The main symptom of pituitary tumor apoplexy is a sudden and severe headache with vomiting, visual field defects, signs of altered levels of consciousness, and/or endocrine dysfunction. Some authors reported that in the context of pregnancy, the diagnosis of PA can be challenging and the symptoms may be confused with other conditions such as electrolyte imbalance, hyperemesis, or pre-eclampsia.

The patient of this study also had a severe headache and vomiting. Unfortunately, her earlier diagnosis was inaccurate because both symptoms are common during pregnancy. She vomited for 3 days and was administered sodium supplement immediately after hyponatremia diagnosis.

Pituitary tumor apoplexy and Neuroimaging

MRI is the modality of choice for identifying pituitary lesions and extrapontine myelinolysis (EPM). In patients with pituitary apoplexy, MRI shows typical heterogeneous intrasellar or suprasellar lesions, and hemorrhage. Neuroimaging can also show cavernous sinus infiltration and optic chiasm compression in patients. EPM is often associated with an overreaction of hyponatremia. Extrapontine myelinolysis (EPM) and central pontine myelinolysis (CPM) can occur due to changes in serum osmolality and are referred to as osmotic demyelination syndrome (ODS). Yuya et al. reported an incidence of ODS triggered by pituitary apoplexy in a 67-year-old woman with a residual tumor of nonfunctioning pituitary adenoma (NFPA). The authors reported that though their patient was given saline to correct hyponatremia, the overly rapid correction led to transient hemiplegia and aphasia. A cerebral MRI of the patient showed a sellar mass and abnormal signal intensities. These findings were highly suggestive of pre-existing pituitary tumor apoplexy.

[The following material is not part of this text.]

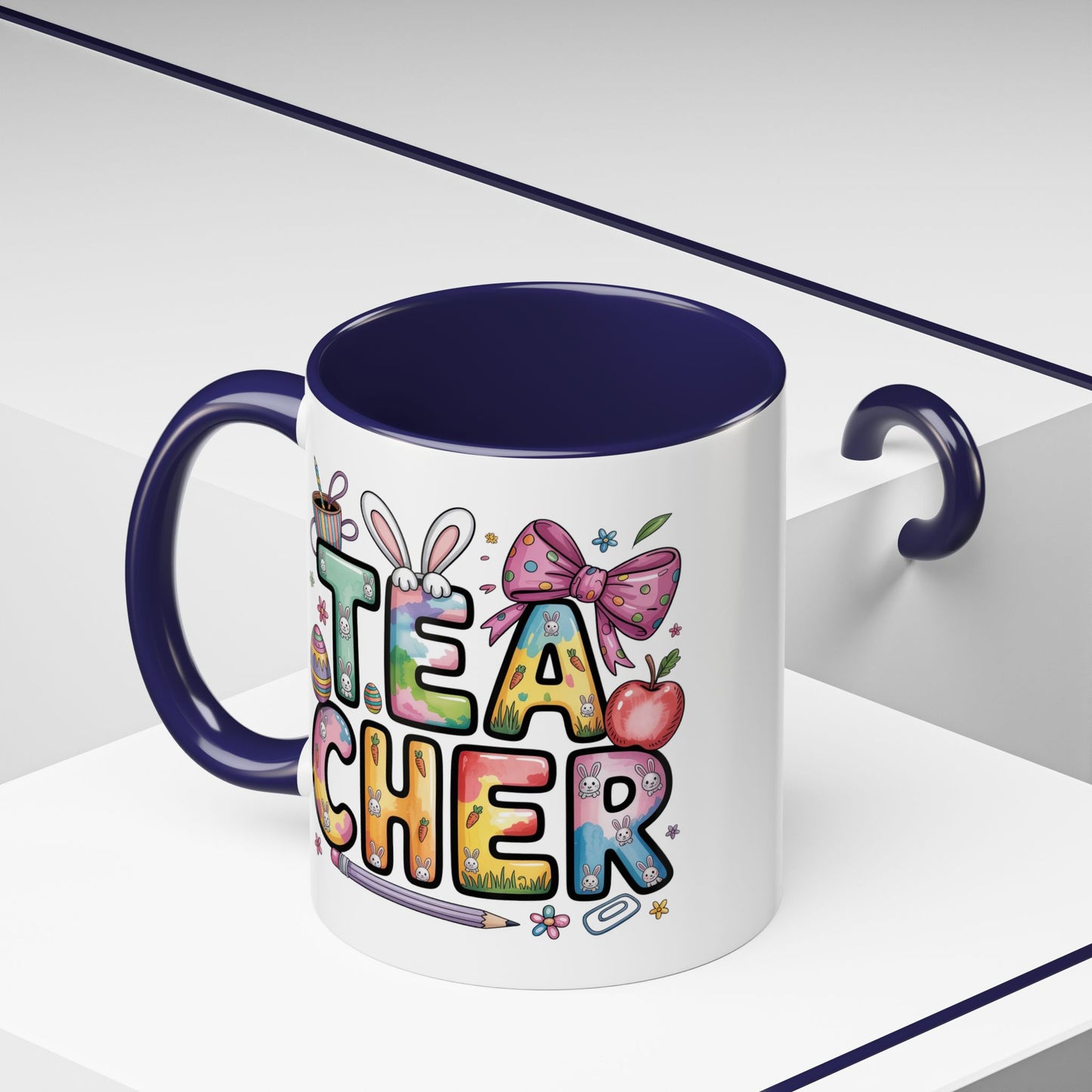 Easter Mug - Teacher Easter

Pituitary tumor apoplexy: Surgery vs Conservative management

Management of pituitary tumor apoplexy depends on the state of the patient, clinical assessment, and MRI results. If the patient is alert and has mild dysmotility, conservative methods may be appropriate. The first-line treatment includes IV fluids, blood transfusions, and hydrocortisone administration. In some cases, corticosteroid therapy alone may be sufficient. If the patient has visual or cognitive dysfunction, endocrinological support is required. Some studies indicated that early surgery – within 8 days of onset – significantly improves visual acuity than delayed surgery.

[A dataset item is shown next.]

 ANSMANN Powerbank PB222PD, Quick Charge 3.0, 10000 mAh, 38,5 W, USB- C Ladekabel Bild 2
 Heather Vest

There are no clear guidelines for treating gestational pituitary apoplexy. In the case of prolactinoma and non-stroke symptomatic tumor growth, dopamine agonist therapy is recommended in pregnant women. When Initial management with intravenous glucocorticoid therapy or fluid and electrolyte replacement fails, the choice of medical or surgical treatment is made. Neuro-ophthalmic complications such as visual fields (VF) and visual acuity (VA) impairment are an indication for decompressive surgery in most cases. Surgery is also offered in the presence of abnormal visual or neurological signs or further enlargement of the sellar mass on MRI. Impaired consciousness is another indication of surgical intervention.


The prognosis of pituitary tumor apoplexy during pregnancy depends on the timely diagnosis and appropriateness of the management during the acute and subacute phases of the disease.

Pituitary tumor apoplexy during pregnancy is rare, but the diagnosis should be suspected in all cases with sudden, severe headaches with or without visual disturbances.

In many cases, it is a fatal medical emergency that requires a multidisciplinary approach, which involves endocrinologists, radiologists, neurosurgeons, and neuro-ophthalmologists.

Finally, long-term follow-up is necessary to reassess pituitary function, because of the risk of tumor regrowth.